START Quoted passage

You are viewing a plain text version of this content. The canonical link for it is here.
Posted to user@spark.apache.org by Chong Zhang <ch...@gmail.com> on 2016/08/23 12:49:17 UTC

question about Broadcast value NullPointerException

Hello,

I'm using Spark streaming to process kafka message, and wants to use a prop
file as the input and broadcast the properties:

val props = new Properties()
props.load(new FileInputStream(args(0)))
val sc = initSparkContext()
val propsBC = sc.broadcast(props)
println(s"propFileBC 1: " + propsBC.value)

val lines = createKStream(sc)
val parsedLines = lines.map (l => {
    println(s"propFileBC 2: " + propsBC.value)
    process(l, propsBC.value)
}).filter(...)

var goodLines = lines.window(2,2)
goodLines.print()


If I run it with spark-submit and master local[2], it works fine.

END Quoted passage
START Supplied data

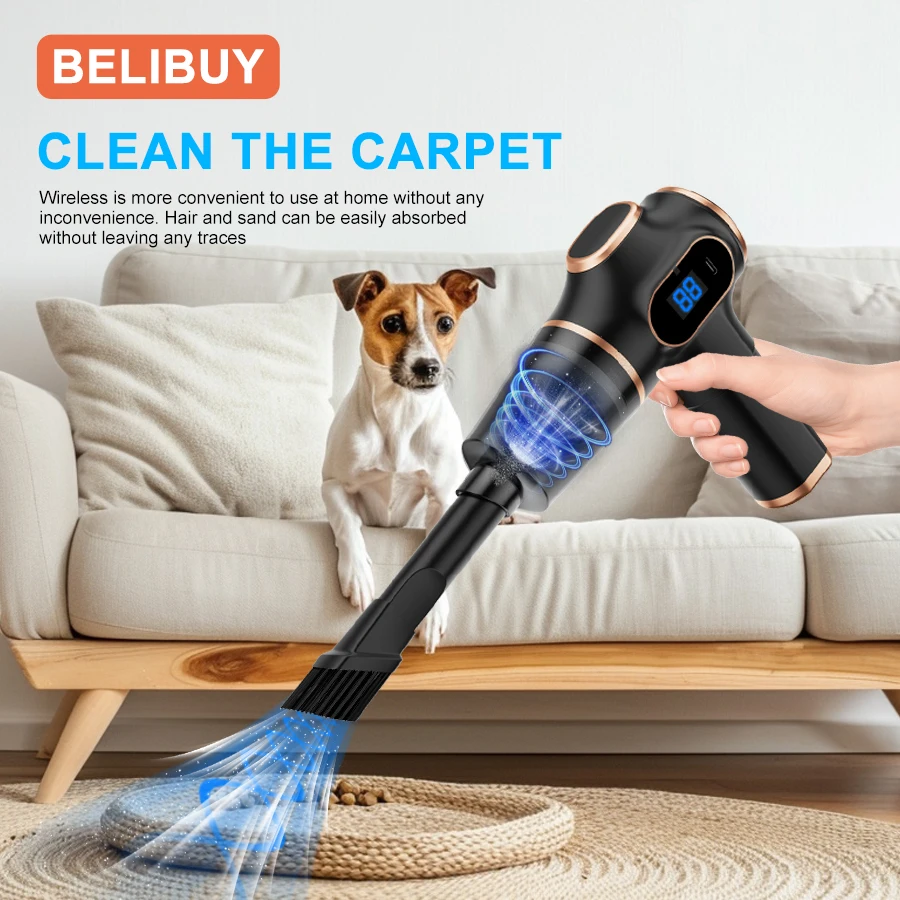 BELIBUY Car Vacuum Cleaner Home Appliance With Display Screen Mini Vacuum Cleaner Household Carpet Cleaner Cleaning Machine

END Supplied data
START Supplied data

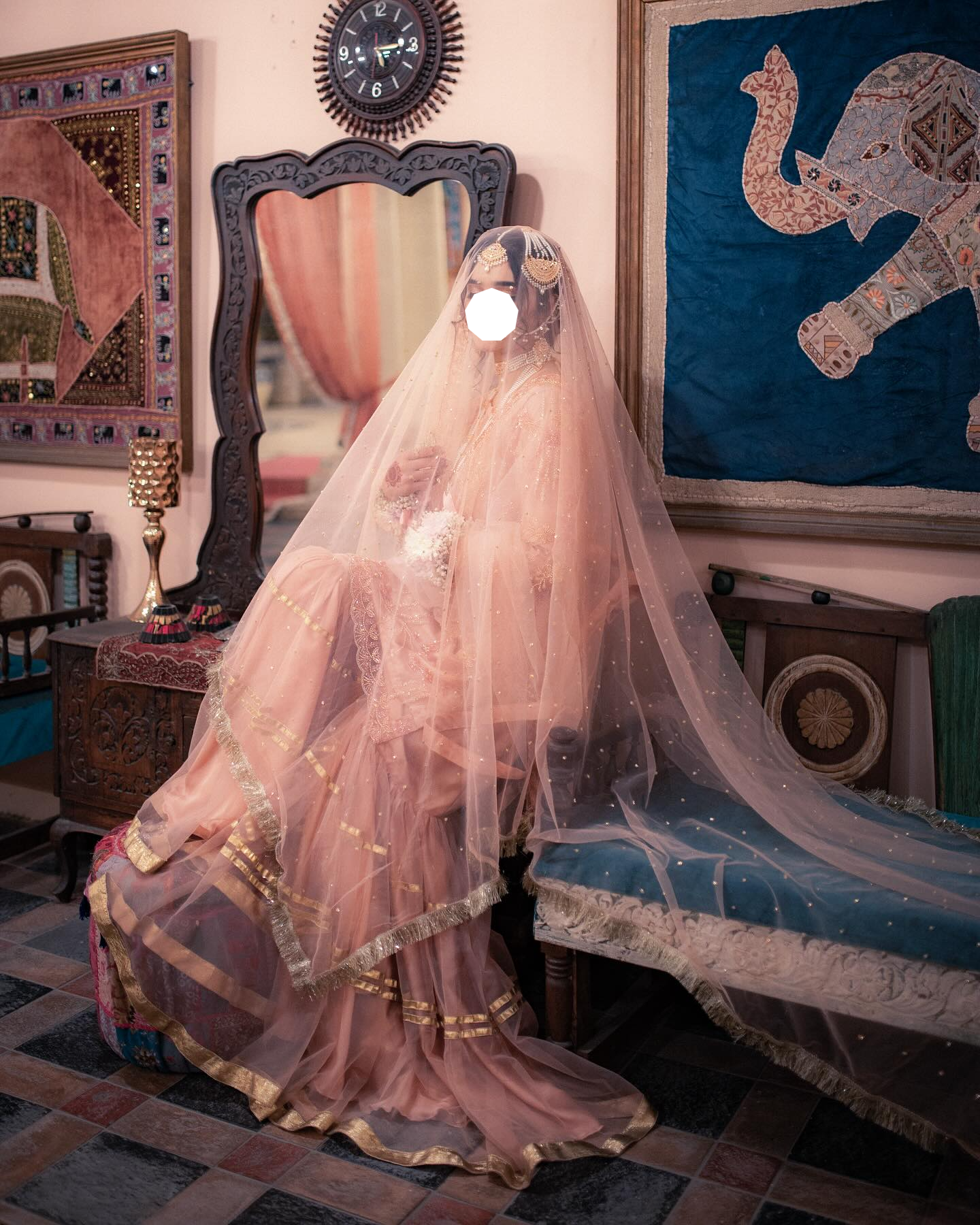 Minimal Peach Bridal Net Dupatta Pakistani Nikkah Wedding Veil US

END Supplied data
START Supplied data

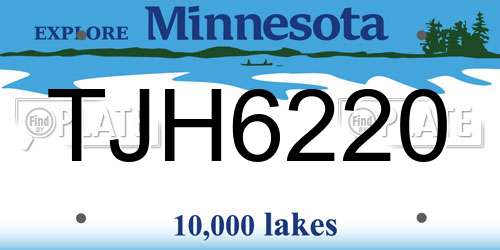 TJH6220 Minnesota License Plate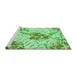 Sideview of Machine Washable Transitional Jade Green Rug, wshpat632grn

END Supplied data

→ **Explore the material**:
[A] List every name declared with `val` in the code of the Spark broadcast post.
[B] Pick up the Spark broadcast post right after its last sentence and write the next part.
You won't need the records for anything here.

→ **Answers provided**:
[A] props, sc, propsBC, lines, parsedLines

[B]
But if I used the --master spark://master:7077 (2 nodes), the 1st
propsBC.value is printed, but the 2nd print inside the map function causes
null pointer exception:

Caused by: java.lang.NullPointerException
        at test.spark.Main$$anonfun$1.apply(Main.scala:79)
        at test.spark.Main$$anonfun$1.apply(Main.scala:78)
        at scala.collection.Iterator$$anon$11.next(Iterator.scala:328)
        at scala.collection.Iterator$$anon$14.hasNext(Iterator.scala:389)
        at scala.collection.Iterator$$anon$11.hasNext(Iterator.scala:327)
        at scala.collection.Iterator$$anon$11.hasNext(Iterator.scala:327)
        at
org.apache.spark.storage.MemoryStore.unrollSafely(MemoryStore.scala:284)
        at
org.apache.spark.CacheManager.putInBlockManager(CacheManager.scala:171)
        at org.apache.spark.CacheManager.getOrCompute(CacheManager.scala:78)
        at org.apache.spark.rdd.RDD.iterator(RDD.scala:268)
        at org.apache.spark.rdd.UnionRDD.compute(UnionRDD.scala:87)
        at org.apache.spark.rdd.RDD.computeOrReadCheckpoint(RDD.scala:306)
        at org.apache.spark.rdd.RDD.iterator(RDD.scala:270)
        at
org.apache.spark.scheduler.ResultTask.runTask(ResultTask.scala:66)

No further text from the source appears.